*Source information:*

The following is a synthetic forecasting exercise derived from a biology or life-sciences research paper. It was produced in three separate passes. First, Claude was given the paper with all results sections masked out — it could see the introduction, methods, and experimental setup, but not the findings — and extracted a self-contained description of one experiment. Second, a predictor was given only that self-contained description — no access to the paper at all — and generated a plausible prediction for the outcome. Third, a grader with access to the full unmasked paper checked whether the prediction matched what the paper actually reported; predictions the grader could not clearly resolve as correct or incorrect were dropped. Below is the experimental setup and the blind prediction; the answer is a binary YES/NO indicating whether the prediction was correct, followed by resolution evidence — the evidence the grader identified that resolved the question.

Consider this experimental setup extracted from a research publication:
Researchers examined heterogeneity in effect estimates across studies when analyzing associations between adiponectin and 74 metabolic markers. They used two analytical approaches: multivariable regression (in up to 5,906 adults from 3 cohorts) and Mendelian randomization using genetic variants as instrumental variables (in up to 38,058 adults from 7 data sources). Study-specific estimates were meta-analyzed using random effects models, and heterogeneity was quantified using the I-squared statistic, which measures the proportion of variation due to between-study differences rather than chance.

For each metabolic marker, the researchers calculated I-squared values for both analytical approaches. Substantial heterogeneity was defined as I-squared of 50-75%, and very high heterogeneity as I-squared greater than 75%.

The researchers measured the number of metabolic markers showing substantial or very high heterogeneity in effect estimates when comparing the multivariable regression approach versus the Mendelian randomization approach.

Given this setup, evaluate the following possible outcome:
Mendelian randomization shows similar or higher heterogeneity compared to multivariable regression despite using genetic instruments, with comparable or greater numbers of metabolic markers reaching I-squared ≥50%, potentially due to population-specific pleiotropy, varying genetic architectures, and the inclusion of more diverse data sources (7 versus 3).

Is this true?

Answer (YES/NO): NO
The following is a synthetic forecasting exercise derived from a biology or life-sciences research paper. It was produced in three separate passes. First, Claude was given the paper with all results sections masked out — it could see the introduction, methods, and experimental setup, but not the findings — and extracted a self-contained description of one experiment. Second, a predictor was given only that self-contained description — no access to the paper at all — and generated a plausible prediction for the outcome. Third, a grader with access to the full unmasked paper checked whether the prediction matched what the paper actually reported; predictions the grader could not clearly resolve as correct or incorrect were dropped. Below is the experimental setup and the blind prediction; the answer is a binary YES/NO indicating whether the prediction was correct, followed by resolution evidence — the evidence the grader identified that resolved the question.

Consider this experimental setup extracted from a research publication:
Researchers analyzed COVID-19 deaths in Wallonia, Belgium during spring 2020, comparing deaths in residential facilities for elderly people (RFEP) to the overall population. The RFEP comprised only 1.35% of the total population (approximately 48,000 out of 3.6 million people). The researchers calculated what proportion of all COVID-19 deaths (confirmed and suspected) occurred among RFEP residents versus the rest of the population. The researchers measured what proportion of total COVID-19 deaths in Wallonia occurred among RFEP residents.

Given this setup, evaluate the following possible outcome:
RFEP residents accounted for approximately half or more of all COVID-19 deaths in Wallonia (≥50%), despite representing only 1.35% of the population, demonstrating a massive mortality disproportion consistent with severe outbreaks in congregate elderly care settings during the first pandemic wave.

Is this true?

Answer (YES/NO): YES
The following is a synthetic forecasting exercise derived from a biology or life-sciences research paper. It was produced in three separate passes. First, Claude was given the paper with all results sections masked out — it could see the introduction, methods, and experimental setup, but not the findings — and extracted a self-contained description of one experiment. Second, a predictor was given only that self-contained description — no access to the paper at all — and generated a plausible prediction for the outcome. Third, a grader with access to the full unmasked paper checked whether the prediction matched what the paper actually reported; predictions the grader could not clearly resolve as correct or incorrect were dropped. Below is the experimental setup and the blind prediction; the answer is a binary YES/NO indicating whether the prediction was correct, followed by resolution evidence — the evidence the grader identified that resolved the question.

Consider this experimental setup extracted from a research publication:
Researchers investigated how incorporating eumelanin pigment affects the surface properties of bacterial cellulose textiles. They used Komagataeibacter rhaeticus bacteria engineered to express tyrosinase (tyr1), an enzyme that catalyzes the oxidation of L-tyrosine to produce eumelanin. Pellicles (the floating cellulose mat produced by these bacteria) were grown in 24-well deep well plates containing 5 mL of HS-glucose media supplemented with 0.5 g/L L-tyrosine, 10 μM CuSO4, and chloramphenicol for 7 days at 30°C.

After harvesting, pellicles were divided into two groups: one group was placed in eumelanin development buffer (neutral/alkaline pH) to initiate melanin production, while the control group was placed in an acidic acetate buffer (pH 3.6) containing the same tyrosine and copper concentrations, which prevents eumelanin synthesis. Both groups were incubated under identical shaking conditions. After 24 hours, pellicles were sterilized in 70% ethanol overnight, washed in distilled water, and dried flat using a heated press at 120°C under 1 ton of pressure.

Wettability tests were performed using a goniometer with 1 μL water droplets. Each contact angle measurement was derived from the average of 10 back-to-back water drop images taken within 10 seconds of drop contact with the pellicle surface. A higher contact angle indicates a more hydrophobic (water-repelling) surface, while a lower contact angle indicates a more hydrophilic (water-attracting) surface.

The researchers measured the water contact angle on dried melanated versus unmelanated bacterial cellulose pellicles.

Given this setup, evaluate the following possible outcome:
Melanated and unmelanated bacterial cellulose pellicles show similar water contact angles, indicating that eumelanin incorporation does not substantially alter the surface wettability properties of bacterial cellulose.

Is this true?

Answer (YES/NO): NO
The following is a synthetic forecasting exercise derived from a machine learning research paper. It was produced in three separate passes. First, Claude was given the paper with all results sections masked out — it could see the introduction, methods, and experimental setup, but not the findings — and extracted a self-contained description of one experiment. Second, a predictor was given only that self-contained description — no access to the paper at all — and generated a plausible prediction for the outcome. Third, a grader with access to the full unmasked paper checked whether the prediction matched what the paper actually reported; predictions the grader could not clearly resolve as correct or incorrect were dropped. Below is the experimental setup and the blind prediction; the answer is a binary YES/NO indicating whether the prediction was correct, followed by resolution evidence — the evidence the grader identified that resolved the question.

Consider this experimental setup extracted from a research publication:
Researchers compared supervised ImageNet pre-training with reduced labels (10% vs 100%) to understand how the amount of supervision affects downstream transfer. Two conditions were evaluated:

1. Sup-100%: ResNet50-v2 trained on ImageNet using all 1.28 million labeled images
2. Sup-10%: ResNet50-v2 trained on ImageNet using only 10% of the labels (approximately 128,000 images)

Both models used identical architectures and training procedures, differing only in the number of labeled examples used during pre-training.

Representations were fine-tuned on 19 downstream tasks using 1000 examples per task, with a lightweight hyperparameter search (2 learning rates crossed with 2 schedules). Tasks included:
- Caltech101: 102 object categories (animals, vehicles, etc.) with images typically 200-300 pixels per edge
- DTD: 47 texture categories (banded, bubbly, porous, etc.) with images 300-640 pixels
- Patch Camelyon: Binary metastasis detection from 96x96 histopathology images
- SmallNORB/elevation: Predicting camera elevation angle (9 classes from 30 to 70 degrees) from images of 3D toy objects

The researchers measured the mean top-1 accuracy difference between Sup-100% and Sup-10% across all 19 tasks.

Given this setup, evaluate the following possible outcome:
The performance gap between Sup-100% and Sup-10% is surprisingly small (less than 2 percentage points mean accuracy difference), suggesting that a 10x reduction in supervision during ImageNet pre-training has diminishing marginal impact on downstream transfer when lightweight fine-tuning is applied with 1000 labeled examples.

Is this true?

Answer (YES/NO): NO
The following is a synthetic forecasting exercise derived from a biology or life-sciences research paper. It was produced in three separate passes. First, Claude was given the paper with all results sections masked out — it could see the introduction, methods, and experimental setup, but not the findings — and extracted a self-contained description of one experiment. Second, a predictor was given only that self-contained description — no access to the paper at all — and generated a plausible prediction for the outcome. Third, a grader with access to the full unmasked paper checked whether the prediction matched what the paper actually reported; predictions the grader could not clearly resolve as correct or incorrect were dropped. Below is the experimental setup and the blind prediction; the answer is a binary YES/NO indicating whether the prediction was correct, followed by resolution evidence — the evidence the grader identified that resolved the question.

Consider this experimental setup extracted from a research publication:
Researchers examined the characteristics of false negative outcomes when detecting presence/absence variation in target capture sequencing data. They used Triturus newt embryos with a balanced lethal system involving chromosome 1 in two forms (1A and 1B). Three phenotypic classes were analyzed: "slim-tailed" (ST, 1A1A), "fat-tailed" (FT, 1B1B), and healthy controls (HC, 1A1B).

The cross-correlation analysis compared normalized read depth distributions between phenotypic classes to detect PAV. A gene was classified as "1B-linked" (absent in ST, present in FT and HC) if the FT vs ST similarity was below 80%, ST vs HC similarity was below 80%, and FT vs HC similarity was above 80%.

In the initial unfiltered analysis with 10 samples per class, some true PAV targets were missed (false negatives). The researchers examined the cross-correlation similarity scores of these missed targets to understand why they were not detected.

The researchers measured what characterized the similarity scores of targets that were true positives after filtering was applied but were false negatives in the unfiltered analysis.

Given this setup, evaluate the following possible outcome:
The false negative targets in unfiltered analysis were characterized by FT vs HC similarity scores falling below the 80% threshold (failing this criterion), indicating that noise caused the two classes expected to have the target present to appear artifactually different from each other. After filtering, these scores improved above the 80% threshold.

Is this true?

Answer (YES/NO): NO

*Problem statement:* From the records above, quote only the lines running from the line with "Researchers analyzed COVID-19" to the line with "Answer (YES/NO): YES", both lines included.

*Solved problem:*
Researchers analyzed COVID-19 deaths in Wallonia, Belgium during spring 2020, comparing deaths in residential facilities for elderly people (RFEP) to the overall population. The RFEP comprised only 1.35% of the total population (approximately 48,000 out of 3.6 million people). The researchers calculated what proportion of all COVID-19 deaths (confirmed and suspected) occurred among RFEP residents versus the rest of the population. The researchers measured what proportion of total COVID-19 deaths in Wallonia occurred among RFEP residents.

Given this setup, evaluate the following possible outcome:
RFEP residents accounted for approximately half or more of all COVID-19 deaths in Wallonia (≥50%), despite representing only 1.35% of the population, demonstrating a massive mortality disproportion consistent with severe outbreaks in congregate elderly care settings during the first pandemic wave.

Is this true?

Answer (YES/NO): YES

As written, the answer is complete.